Bahçeşehirliler Derneği Başkan Yardımcısı Mimar Hilal Erbakan çarpıcı tespitlerde bulunarak halkın bilendirilmesinin önemine değindi. Erbakan konuşmasında şunları söyledi. 


" • Hasılat payı karşılığı arsa satışında arsa sahibi ARSASININ TÜMÜNÜ NAKİT KARŞILIĞINDA SATMAKTADIR. Bu satışın bedelinin inşaat hasılatının belli bir kısmına endekslenmiş olması, bu işlemi alelade nakit karşılığı arsa satışı olmaktan çıkarmaz.

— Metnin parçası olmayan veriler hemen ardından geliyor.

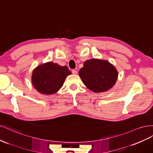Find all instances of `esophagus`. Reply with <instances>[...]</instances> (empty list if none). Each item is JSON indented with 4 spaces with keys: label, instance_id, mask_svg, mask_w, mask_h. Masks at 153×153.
<instances>
[{
    "label": "esophagus",
    "instance_id": "1",
    "mask_svg": "<svg viewBox=\"0 0 153 153\" xmlns=\"http://www.w3.org/2000/svg\"><path fill=\"white\" fill-rule=\"evenodd\" d=\"M72 73H73V75H76L78 72H77L76 70H75V69H73V70H72Z\"/></svg>",
    "mask_w": 153,
    "mask_h": 153
}]
</instances>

• Hasılat payı karşılığı arsa satış sözleşmesinde, arsa sahibi arsasını gelecekte müteahhide satmayı vaat etmektedir. Dolayısıyla bu sözleşme gayrimenkul satış vaadi niteliği taşır. 

• Sözleşmenin özelliği satışı vaadi edilen gayrimenkulün bedelinin, satış vaadi esnasında belli olmamasıdır.

• Burada OLAYIN AKTİF TARAFI ARSA SAHİBİ DEĞİL YAPIMCI VE SATICI KONUMUNDAKİ MÜTEAHHİTTİR. HASILAT PAYI KARŞILIĞI ARSA SATIŞINDA ARSA SAHİBİ PASİF KONUMDADIR VE SALT SATICI ROLÜNDEDİR.

• Diğer bir deyişle ARSA SAHİBİ BAĞIMSIZ BÖLÜM TESLİM ALMAMAKTADIR. 

• SADECE SATMIŞ OLDUĞU ARSANIN VEYA GAYRİMENKULÜN  PARASINI TAHSİL ETMEKTEDİR. ARSA SAHİBİ İNŞAAT TESLİM ALMAMAKTA DOLAYISIYLA MÜTEAHHİDE HERHANGİ BİR İŞ YAPTIRMAMAKTADIR.


 Hasılat paylaşımı yöntemi ile mülkiyeti belediyeye  dolayısı ile halka ait olan 607 ada 2-5-6-8-9 ve 10 sayılı parsellerin  ticari gelir elde etmelerini sağlamak üzere 3. Şahıslara satılacağı aşikardır.


 Bu satış işlemi ile  halkın bu alanlardaki rekreasyon haklarının   3. Şahısların tekeline geçeceği  ortadadır.


 Yeşil alan gereksiniminin, yalnızca sayısal bir artış olarak değil, mekânsal kalite açısından ve eşitsizliklerin yok edilmesi anlamında da ele alınması gerekmektedir.


Bu nedenle, en küçük yerleşme biriminden kentsel ölçeğe değin yerleşme kademelenmesi dikkate alınarak yeşil alanlar için yeterli alan ayrılması kaçınılmazdır."


 "Gölet ve Pazartürk alanları kamusal alanlardır, korunmalıdır"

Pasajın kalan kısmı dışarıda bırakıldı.